== 問題の詳細 ==
以下のすべての行を、「camera」を「viewer」に置き換えて書き直してください。ほかの部分は一切変えないこと。

シーンの幾何に関する質問

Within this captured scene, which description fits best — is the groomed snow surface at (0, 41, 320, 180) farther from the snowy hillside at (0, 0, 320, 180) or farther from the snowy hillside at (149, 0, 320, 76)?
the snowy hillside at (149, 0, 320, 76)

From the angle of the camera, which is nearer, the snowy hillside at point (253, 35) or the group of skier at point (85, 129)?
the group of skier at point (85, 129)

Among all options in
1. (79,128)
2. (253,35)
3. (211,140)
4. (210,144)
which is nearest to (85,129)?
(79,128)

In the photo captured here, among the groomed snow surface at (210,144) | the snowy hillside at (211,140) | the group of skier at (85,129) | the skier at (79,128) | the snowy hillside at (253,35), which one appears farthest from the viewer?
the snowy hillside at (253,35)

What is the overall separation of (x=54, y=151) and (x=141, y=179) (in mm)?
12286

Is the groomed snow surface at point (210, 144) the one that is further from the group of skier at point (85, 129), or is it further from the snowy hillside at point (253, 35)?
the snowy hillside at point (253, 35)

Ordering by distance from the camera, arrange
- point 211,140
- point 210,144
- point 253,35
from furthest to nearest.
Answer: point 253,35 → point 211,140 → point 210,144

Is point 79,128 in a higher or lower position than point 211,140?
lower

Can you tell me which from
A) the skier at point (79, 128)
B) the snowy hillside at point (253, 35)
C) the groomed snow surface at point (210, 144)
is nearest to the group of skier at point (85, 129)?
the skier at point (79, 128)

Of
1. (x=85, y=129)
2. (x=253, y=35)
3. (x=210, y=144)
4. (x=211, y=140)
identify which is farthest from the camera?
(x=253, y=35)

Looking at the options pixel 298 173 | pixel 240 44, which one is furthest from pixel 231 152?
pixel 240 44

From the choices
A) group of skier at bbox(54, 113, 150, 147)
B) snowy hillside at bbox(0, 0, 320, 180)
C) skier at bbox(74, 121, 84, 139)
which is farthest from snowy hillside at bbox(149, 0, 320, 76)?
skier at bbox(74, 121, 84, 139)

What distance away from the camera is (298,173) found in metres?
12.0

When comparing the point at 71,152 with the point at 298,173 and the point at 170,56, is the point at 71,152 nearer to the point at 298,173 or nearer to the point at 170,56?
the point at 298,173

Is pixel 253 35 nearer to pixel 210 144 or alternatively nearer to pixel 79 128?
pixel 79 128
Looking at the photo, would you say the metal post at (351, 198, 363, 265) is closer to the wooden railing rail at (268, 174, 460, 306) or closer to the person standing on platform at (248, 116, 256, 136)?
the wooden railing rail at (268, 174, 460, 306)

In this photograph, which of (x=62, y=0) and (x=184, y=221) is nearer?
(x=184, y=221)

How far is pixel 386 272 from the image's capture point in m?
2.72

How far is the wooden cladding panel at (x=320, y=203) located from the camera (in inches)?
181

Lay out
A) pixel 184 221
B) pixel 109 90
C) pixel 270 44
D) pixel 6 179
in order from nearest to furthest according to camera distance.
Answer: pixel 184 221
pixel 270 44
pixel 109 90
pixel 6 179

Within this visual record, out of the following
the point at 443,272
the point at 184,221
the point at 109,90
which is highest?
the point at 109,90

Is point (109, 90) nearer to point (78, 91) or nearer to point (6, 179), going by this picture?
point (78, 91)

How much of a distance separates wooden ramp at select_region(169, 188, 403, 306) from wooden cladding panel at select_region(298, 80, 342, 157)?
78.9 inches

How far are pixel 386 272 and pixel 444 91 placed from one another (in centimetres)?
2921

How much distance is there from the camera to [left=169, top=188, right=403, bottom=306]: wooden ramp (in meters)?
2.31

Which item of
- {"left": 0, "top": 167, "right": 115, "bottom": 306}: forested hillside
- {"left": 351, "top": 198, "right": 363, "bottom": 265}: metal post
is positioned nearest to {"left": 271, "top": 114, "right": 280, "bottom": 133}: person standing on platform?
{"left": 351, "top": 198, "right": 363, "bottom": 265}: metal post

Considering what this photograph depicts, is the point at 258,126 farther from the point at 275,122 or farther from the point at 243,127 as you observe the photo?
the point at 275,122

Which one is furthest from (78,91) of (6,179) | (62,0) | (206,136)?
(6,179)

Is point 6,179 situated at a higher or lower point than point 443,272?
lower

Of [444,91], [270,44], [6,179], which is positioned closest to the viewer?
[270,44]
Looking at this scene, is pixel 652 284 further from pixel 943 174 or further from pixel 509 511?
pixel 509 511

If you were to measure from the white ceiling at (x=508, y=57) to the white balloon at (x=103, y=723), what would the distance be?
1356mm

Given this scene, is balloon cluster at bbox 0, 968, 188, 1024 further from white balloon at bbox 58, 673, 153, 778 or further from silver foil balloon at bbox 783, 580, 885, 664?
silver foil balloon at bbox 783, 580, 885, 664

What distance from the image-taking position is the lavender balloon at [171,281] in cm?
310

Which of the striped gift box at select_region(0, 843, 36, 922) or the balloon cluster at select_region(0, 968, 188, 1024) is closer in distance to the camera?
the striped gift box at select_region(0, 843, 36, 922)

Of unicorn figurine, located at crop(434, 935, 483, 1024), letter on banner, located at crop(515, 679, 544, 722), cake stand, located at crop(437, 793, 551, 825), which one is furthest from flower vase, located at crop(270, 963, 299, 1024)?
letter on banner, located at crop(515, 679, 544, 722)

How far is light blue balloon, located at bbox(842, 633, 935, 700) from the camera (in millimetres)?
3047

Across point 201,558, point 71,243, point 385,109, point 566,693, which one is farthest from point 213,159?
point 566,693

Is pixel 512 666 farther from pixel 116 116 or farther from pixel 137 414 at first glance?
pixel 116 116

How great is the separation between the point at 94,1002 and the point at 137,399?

== 本問の解答 ==
Within this captured scene, which description fits best — is the groomed snow surface at (0, 41, 320, 180) farther from the snowy hillside at (0, 0, 320, 180) or farther from the snowy hillside at (149, 0, 320, 76)?
the snowy hillside at (149, 0, 320, 76)

From the angle of the viewer, which is nearer, the snowy hillside at point (253, 35) or the group of skier at point (85, 129)?
the group of skier at point (85, 129)

Among all options in
1. (79,128)
2. (253,35)
3. (211,140)
4. (210,144)
which is nearest to (85,129)?
(79,128)

In the photo captured here, among the groomed snow surface at (210,144) | the snowy hillside at (211,140) | the group of skier at (85,129) | the skier at (79,128) | the snowy hillside at (253,35), which one appears farthest from the viewer?
the snowy hillside at (253,35)

What is the overall separation of (x=54, y=151) and (x=141, y=179) (in mm)?
12286

Is the groomed snow surface at point (210, 144) the one that is further from the group of skier at point (85, 129), or is it further from the snowy hillside at point (253, 35)?
the snowy hillside at point (253, 35)

Ordering by distance from the viewer, arrange
- point 211,140
- point 210,144
- point 253,35
from furthest to nearest.
Answer: point 253,35 → point 211,140 → point 210,144

Is point 79,128 in a higher or lower position than point 211,140?
lower

Can you tell me which from
A) the skier at point (79, 128)
B) the snowy hillside at point (253, 35)
C) the groomed snow surface at point (210, 144)
is nearest to the group of skier at point (85, 129)?
the skier at point (79, 128)

Of
1. (x=85, y=129)
2. (x=253, y=35)
3. (x=210, y=144)
4. (x=211, y=140)
identify which is farthest from the viewer?
(x=253, y=35)

Looking at the options pixel 298 173 | pixel 240 44, which one is furthest from pixel 231 152?
pixel 240 44

From the choices
A) group of skier at bbox(54, 113, 150, 147)
B) snowy hillside at bbox(0, 0, 320, 180)
C) skier at bbox(74, 121, 84, 139)
which is farthest from snowy hillside at bbox(149, 0, 320, 76)?
skier at bbox(74, 121, 84, 139)

What distance away from the viewer is (298,173) found in metres?
12.0

When comparing the point at 71,152 with the point at 298,173 and the point at 170,56, is the point at 71,152 nearer to the point at 298,173 or nearer to the point at 170,56?
the point at 298,173

Is pixel 253 35 nearer to pixel 210 144 or alternatively nearer to pixel 79 128?
pixel 79 128
Looking at the photo, would you say the metal post at (351, 198, 363, 265) is closer to the wooden railing rail at (268, 174, 460, 306) or closer to the person standing on platform at (248, 116, 256, 136)?
the wooden railing rail at (268, 174, 460, 306)

In this photograph, which of (x=62, y=0) and (x=184, y=221) is nearer?
(x=184, y=221)

How far is pixel 386 272 from the image's capture point in m?
2.72

How far is the wooden cladding panel at (x=320, y=203) located from the viewer (in inches)?
181

Lay out
A) pixel 184 221
B) pixel 109 90
C) pixel 270 44
D) pixel 6 179
in order from nearest to furthest according to viewer distance.
Answer: pixel 184 221
pixel 270 44
pixel 109 90
pixel 6 179

Within this visual record, out of the following
the point at 443,272
the point at 184,221
the point at 109,90
which is highest?
the point at 109,90

Is point (109, 90) nearer to point (78, 91) or nearer to point (6, 179), going by this picture?
point (78, 91)

How much of a distance separates wooden ramp at select_region(169, 188, 403, 306) from wooden cladding panel at select_region(298, 80, 342, 157)?
78.9 inches

How far are pixel 386 272 and pixel 444 91 placed from one another (in centimetres)?
2921

How much distance is there from the viewer to [left=169, top=188, right=403, bottom=306]: wooden ramp (in meters)?
2.31

Which item of
- {"left": 0, "top": 167, "right": 115, "bottom": 306}: forested hillside
- {"left": 351, "top": 198, "right": 363, "bottom": 265}: metal post
is positioned nearest to {"left": 271, "top": 114, "right": 280, "bottom": 133}: person standing on platform?
{"left": 351, "top": 198, "right": 363, "bottom": 265}: metal post

Considering what this photograph depicts, is the point at 258,126 farther from the point at 275,122 or farther from the point at 243,127 as you observe the photo?
the point at 275,122

Which one is furthest from (78,91) of (6,179) | (62,0) | (206,136)?
(6,179)

Is point 6,179 situated at a higher or lower point than point 443,272?
lower

Of [444,91], [270,44], [6,179], which is positioned closest to the viewer?
[270,44]
Looking at this scene, is pixel 652 284 further from pixel 943 174 or further from pixel 509 511?
pixel 509 511

If you were to measure from the white ceiling at (x=508, y=57) to the white balloon at (x=103, y=723), what would the distance be?
1356mm

Given this scene, is balloon cluster at bbox 0, 968, 188, 1024 further from white balloon at bbox 58, 673, 153, 778 or further from silver foil balloon at bbox 783, 580, 885, 664?
silver foil balloon at bbox 783, 580, 885, 664

What distance from the image-taking position is the lavender balloon at [171,281] in cm?
310

Which of the striped gift box at select_region(0, 843, 36, 922) or the balloon cluster at select_region(0, 968, 188, 1024) is closer in distance to the viewer?
the striped gift box at select_region(0, 843, 36, 922)

Of unicorn figurine, located at crop(434, 935, 483, 1024), letter on banner, located at crop(515, 679, 544, 722), cake stand, located at crop(437, 793, 551, 825), which one is furthest from flower vase, located at crop(270, 963, 299, 1024)?
letter on banner, located at crop(515, 679, 544, 722)

How far is light blue balloon, located at bbox(842, 633, 935, 700) from the viewer (in millimetres)?
3047

Across point 201,558, point 71,243, point 385,109, point 566,693, which one is farthest from point 213,159?
point 566,693

Is pixel 512 666 farther from pixel 116 116 or farther from pixel 137 414 at first glance?
pixel 116 116

How great is the separation between the point at 94,1002 and the point at 137,399?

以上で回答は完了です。